#### [What the task requires]
Show every line of the rows below that contains the string "sleeve", copying each one in full.

#### [A run of rows]
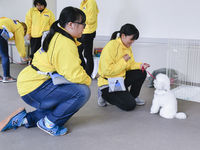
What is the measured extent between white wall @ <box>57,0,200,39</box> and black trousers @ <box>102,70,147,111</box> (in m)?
1.05

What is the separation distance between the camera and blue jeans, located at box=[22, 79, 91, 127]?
1.50 metres

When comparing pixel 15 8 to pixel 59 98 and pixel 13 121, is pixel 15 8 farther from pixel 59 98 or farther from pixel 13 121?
pixel 59 98

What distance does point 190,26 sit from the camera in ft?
Answer: 9.10

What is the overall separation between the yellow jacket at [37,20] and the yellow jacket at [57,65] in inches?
83.8

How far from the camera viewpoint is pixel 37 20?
3.48 m

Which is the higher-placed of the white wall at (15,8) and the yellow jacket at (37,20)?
the white wall at (15,8)

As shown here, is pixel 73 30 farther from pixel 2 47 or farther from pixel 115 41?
pixel 2 47

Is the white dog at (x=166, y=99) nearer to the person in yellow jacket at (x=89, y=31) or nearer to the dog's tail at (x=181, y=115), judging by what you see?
the dog's tail at (x=181, y=115)

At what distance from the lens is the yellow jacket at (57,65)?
1.39m

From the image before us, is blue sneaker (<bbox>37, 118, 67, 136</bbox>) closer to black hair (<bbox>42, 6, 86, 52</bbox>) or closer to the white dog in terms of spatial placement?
black hair (<bbox>42, 6, 86, 52</bbox>)

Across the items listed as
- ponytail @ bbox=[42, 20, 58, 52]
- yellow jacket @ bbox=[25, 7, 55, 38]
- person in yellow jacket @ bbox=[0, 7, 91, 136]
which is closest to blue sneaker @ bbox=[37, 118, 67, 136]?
person in yellow jacket @ bbox=[0, 7, 91, 136]

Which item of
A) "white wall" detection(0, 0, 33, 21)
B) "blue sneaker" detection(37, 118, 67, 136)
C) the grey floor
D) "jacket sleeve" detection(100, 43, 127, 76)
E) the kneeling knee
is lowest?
the grey floor

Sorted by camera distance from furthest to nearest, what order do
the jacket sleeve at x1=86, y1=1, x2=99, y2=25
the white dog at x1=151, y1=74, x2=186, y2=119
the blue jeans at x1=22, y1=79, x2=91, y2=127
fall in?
the jacket sleeve at x1=86, y1=1, x2=99, y2=25 → the white dog at x1=151, y1=74, x2=186, y2=119 → the blue jeans at x1=22, y1=79, x2=91, y2=127

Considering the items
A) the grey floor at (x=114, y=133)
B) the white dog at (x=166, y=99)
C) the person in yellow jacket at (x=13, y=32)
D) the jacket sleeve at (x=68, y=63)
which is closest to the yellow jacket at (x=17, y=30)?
the person in yellow jacket at (x=13, y=32)
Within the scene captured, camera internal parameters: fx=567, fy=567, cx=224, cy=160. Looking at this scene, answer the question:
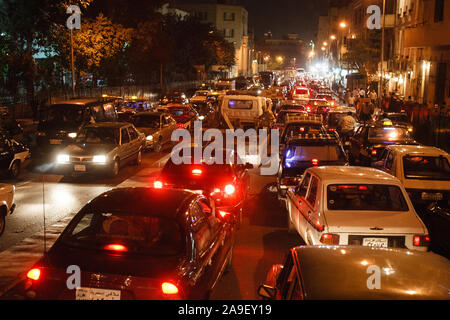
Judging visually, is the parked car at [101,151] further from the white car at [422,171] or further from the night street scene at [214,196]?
the white car at [422,171]

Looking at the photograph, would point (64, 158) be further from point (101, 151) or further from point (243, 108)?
point (243, 108)

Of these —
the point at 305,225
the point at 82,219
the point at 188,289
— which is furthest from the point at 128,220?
the point at 305,225

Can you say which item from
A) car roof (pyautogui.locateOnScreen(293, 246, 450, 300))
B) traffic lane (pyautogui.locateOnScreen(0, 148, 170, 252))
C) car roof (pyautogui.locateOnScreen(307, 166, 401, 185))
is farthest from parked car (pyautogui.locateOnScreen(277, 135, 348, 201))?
car roof (pyautogui.locateOnScreen(293, 246, 450, 300))

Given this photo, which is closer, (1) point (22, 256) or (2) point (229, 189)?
(1) point (22, 256)

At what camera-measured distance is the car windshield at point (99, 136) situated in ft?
57.2

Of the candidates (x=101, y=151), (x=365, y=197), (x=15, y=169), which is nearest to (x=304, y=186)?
(x=365, y=197)

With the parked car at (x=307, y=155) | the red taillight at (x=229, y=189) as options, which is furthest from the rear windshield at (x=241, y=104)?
the red taillight at (x=229, y=189)

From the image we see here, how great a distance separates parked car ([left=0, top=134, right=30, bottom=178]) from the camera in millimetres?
15730

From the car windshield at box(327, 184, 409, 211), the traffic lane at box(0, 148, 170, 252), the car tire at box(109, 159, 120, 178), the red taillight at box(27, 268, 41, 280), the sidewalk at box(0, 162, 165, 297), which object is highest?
the car windshield at box(327, 184, 409, 211)

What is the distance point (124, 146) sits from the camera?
17.8 meters

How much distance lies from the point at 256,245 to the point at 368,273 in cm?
590

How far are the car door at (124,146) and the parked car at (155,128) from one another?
3570 mm

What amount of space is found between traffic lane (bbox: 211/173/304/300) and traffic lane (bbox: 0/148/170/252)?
4.05 metres

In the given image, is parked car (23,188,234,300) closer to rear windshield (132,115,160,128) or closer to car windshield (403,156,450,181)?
car windshield (403,156,450,181)
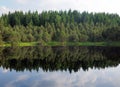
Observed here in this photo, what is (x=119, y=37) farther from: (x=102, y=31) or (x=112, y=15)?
(x=112, y=15)

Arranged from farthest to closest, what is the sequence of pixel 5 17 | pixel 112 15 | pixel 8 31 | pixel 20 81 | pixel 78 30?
pixel 112 15 < pixel 5 17 < pixel 78 30 < pixel 8 31 < pixel 20 81

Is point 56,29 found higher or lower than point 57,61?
higher

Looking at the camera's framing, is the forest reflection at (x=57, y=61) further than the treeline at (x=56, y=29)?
No

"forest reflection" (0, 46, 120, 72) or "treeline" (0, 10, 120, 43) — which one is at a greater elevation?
"treeline" (0, 10, 120, 43)

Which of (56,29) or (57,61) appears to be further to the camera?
(56,29)

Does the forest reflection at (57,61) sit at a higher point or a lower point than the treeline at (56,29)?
lower

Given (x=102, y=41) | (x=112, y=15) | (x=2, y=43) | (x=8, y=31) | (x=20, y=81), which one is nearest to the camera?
(x=20, y=81)

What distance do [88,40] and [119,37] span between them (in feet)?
43.9

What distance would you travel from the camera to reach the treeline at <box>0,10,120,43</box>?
105250 mm

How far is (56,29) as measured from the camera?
413ft

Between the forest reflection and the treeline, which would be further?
the treeline

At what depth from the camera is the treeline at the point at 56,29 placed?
345 feet

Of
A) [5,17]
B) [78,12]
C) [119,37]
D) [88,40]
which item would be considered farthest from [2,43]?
[78,12]

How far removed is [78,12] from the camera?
166m
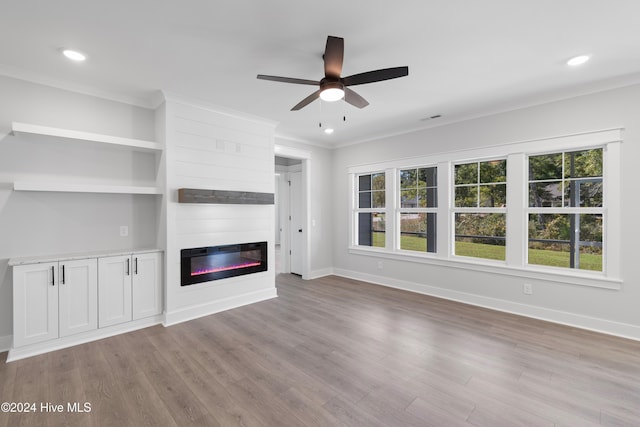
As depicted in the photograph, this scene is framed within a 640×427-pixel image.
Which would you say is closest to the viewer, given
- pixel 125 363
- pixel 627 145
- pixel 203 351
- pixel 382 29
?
pixel 382 29

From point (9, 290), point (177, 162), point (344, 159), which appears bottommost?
point (9, 290)

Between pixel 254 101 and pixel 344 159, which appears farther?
pixel 344 159

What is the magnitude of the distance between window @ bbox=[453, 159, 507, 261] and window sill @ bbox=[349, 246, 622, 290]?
310 millimetres

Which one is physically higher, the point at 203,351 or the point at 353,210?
the point at 353,210

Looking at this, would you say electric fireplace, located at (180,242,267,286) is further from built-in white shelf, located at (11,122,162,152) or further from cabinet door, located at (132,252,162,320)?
built-in white shelf, located at (11,122,162,152)

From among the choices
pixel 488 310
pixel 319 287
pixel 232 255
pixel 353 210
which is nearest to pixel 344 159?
pixel 353 210

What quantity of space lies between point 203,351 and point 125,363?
674 millimetres

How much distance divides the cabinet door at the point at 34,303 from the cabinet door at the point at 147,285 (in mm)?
709

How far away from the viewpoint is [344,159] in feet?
20.4

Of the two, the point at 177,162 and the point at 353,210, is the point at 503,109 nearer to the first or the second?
the point at 353,210

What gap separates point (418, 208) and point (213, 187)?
3.42 meters

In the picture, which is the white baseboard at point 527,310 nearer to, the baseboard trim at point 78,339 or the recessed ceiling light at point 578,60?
the recessed ceiling light at point 578,60

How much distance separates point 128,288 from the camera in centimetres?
341

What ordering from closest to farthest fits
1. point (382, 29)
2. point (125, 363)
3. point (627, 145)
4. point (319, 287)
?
point (382, 29) → point (125, 363) → point (627, 145) → point (319, 287)
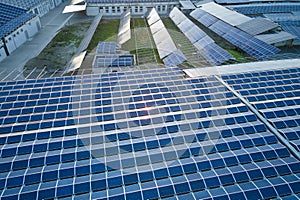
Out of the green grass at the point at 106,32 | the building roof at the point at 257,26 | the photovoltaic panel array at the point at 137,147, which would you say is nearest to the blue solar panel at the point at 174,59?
the green grass at the point at 106,32

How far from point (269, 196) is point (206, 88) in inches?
403

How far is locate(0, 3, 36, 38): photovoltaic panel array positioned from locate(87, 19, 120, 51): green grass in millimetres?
13100

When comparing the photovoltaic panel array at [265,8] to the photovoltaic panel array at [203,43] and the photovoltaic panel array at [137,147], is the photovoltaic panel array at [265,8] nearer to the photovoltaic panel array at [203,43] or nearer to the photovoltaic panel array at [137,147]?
the photovoltaic panel array at [203,43]

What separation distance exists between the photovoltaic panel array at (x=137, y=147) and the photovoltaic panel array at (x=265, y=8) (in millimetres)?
42296

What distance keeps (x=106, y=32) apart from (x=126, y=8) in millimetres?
12928

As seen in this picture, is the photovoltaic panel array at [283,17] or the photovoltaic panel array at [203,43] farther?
the photovoltaic panel array at [283,17]

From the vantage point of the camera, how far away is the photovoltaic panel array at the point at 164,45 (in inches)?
1380

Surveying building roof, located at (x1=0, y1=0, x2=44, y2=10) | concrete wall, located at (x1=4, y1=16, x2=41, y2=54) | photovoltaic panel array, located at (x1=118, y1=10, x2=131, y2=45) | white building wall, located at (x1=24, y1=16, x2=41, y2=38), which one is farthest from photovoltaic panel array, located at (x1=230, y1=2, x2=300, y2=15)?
building roof, located at (x1=0, y1=0, x2=44, y2=10)

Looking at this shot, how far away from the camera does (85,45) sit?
40.4m

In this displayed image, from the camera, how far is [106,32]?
161ft

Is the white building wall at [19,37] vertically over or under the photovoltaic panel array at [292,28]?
over

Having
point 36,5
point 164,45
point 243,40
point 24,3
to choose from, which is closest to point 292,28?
point 243,40

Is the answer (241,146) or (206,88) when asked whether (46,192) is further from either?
(206,88)

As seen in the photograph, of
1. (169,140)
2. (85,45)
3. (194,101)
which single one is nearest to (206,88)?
(194,101)
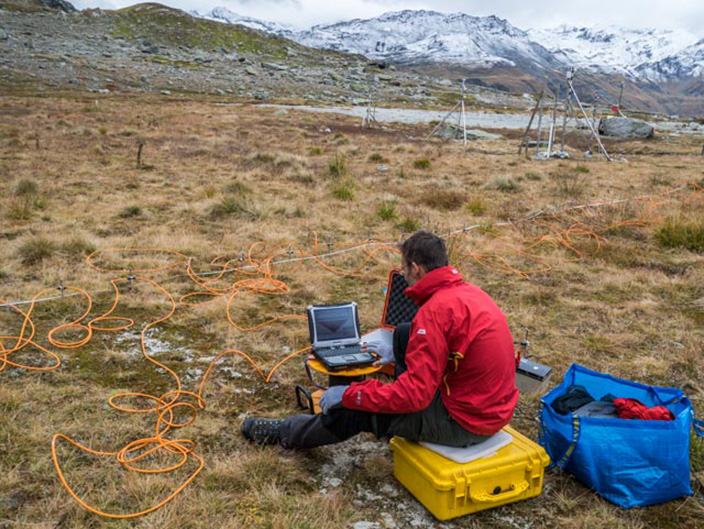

#### [Final result]
D) "jacket sleeve" detection(100, 43, 127, 76)
the jacket sleeve at x1=86, y1=1, x2=99, y2=25
the jacket sleeve at x1=86, y1=1, x2=99, y2=25 → the white dog at x1=151, y1=74, x2=186, y2=119 → the blue jeans at x1=22, y1=79, x2=91, y2=127
D) the jacket sleeve at (x=68, y=63)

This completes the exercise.